Saxena et al. prove precise exploration bounds for dynamic graphs with semi-synchronous agents

New results show exactly how many agents needed to explore changing networks under adversarial deactivation.

Deep Dive

The article studies mobile agents exploring 1-interval connected dynamic graphs under a semi-synchronous scheduler. It proves exploration is impossible if an adversary deactivates at least ⌈k/(n-2)⌉ - 1 agents per round, even with unbounded memory, global communication, and full visibility. This yields an upper bound: exploration is solvable only when deactivation is at most ⌈k/(n-2)⌉ - 2. Achieving exploration at that threshold requires agents to have both 1-hop visibility and 1-hop communication.
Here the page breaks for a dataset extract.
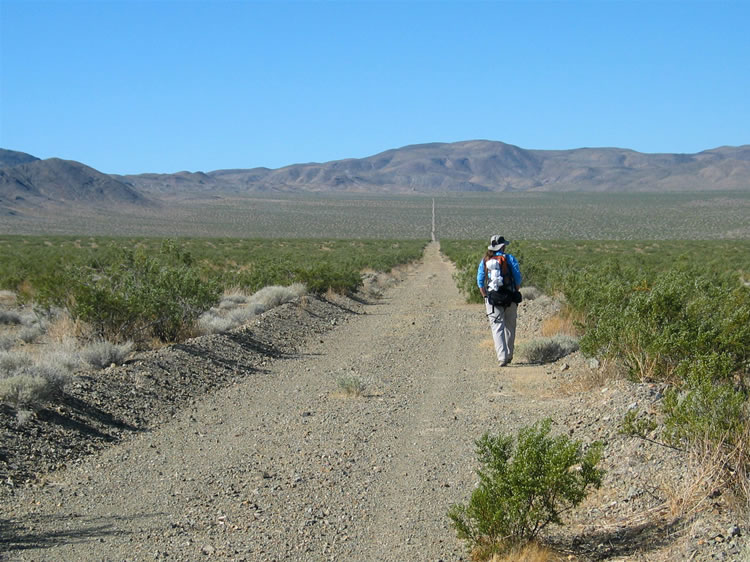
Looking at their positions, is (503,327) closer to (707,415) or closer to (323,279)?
(707,415)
The article presents an exploration algorithm using k agents when deactivation is at most that bound, assuming 1-hop visibility and global communication, matching the adversarial bound from the impossibility results.

Key Points
  • Exploration is impossible if an adversary deactivates at least ⌈k/(n-2)⌉ - 1 agents per round in 1-interval connected dynamic graphs with n nodes and k agents.
  • The matching algorithm achieves exploration when deactivation is at most ⌈k/(n-2)⌉ - 2 agents per round, requiring only 1-hop visibility and global communication.
  • The work provides tight upper and lower bounds for semi-synchronous exploration, proving necessary conditions for agent capabilities (1-hop visibility and communication) at the threshold.

Why It Matters

Establishes fundamental limits for autonomous agent teams exploring unpredictable networks, directly impacting distributed robotics and resilient communication systems.